Complicações da Colestase Intra-Hepática da Gravidez

A colestase é geralmente considerada benigna para a mãe, mas pode apresentar riscos significativos para o feto, incluindo:

  • Parto prematuro: O aumento dos ácidos biliares pode induzir contrações uterinas precoces.
  • Morte fetal intrauterina: Esta é a complicação mais grave e pode ocorrer sem sinais prévios de sofrimento.

Diagnóstico da Colestase Intra-Hepática da Gravidez

O diagnóstico é realizado através da avaliação clínica e exames laboratoriais, com a dosagem dos ácidos biliares totais no sangue sendo o teste mais importante. Considera-se a presença de colestase quando os níveis estão acima de 10 µmol/L.

Tratamento da Colestase Obstétrica

O tratamento visa aliviar os sintomas maternos e reduzir os riscos para o feto.
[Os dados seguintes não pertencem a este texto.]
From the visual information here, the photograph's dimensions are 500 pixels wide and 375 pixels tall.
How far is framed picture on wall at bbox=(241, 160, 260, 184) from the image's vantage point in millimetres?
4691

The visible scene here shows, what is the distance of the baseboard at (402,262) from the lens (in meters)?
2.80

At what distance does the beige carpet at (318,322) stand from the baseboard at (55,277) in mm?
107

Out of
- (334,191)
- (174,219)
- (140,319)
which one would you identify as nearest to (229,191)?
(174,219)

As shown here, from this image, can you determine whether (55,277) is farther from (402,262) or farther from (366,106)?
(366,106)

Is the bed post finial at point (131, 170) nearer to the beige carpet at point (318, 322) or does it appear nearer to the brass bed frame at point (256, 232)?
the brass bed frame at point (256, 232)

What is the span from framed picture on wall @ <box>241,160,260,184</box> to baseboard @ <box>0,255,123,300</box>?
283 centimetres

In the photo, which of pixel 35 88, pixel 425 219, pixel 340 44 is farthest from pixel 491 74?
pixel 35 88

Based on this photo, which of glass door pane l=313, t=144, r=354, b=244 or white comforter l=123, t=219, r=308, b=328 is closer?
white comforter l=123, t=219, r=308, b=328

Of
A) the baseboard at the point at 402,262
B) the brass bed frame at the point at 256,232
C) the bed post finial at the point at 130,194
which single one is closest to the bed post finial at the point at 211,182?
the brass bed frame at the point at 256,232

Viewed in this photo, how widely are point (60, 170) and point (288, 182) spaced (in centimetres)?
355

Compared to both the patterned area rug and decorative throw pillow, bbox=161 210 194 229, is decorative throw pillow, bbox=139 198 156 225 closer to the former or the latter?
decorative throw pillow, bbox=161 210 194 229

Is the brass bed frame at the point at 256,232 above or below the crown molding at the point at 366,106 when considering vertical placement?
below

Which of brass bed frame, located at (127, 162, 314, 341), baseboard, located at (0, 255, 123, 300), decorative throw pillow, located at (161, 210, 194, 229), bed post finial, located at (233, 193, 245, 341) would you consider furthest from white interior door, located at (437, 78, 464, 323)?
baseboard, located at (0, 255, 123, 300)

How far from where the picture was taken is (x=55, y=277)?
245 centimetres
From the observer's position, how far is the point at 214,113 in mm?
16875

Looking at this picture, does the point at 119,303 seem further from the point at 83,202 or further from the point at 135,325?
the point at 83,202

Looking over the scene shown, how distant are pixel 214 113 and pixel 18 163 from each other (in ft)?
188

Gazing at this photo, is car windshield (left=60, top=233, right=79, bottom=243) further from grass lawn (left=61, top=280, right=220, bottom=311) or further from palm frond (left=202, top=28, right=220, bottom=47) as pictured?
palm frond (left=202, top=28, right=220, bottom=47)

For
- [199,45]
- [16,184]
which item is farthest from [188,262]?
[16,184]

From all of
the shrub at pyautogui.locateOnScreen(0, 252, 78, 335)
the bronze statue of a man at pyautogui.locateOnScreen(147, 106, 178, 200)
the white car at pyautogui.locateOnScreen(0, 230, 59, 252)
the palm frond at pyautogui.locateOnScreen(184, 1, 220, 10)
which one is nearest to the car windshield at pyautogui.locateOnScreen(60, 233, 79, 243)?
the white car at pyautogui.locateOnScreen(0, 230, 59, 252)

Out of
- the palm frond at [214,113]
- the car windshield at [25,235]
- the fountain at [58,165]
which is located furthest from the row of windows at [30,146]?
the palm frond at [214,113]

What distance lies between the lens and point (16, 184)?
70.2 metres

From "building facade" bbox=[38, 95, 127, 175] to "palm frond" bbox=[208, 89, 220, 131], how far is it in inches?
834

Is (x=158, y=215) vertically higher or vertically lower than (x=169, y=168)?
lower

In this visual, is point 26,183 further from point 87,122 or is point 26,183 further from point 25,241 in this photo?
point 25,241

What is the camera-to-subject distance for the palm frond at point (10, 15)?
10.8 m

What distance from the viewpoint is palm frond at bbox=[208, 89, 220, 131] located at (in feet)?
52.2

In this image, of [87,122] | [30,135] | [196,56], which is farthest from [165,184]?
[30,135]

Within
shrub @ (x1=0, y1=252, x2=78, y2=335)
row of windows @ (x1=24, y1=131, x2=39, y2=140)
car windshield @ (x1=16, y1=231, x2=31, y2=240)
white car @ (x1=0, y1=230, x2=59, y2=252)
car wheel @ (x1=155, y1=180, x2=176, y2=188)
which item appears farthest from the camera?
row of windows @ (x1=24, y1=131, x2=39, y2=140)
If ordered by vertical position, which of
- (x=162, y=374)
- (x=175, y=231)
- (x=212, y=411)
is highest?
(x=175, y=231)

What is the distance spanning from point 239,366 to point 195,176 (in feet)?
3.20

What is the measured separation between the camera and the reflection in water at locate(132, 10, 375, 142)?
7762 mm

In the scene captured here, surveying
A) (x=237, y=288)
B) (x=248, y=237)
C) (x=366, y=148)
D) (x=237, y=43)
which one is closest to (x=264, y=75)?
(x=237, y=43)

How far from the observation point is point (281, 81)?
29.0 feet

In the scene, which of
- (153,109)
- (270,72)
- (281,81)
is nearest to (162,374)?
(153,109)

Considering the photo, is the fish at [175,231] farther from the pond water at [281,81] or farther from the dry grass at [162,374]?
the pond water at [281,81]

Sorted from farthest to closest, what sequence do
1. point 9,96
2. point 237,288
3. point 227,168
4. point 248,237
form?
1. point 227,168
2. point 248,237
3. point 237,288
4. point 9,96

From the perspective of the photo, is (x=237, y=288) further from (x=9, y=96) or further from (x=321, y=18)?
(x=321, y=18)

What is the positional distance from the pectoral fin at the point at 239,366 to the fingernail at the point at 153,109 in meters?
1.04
O ácido ursodesoxicólico é o principal medicamento utilizado, ajudando a normalizar os níveis de ácidos biliares e a aliviar a coceira. Além disso, a suplementação de vitamina K pode ser indicada para evitar complicações relacionadas à coagulação.

Recomendações para o Manejo da Gravidez

É fundamental realizar um acompanhamento rigoroso durante a gestação, com monitoramento semanal dos níveis de ácidos biliares e ultrassonografias para avaliar o bem-estar fetal. A indução do parto pode ser considerada entre 36 e 37 semanas, dependendo da gravidade da colestase.

Referências

  • Intrahepatic cholestasis of pregnancy: maternal and fetal outcomes associated with elevated bile acid levels – American Journal of Obstetrics & Gynecology.
  • Intrahepatic cholestasis of pregnancy explained – Society for Maternal-Fetal Medicine.
  • Cholestasis of Pregnancy – American Pregnancy Association.
  • Intrahepatic Cholestasis of Pregnancy – Medscape.
  • Hepatic, Biliary, and Pancreatic Disorders. in: Williams Obstetrics – Twenty-Fifth Edition. McGraw-Hill Education, 2018.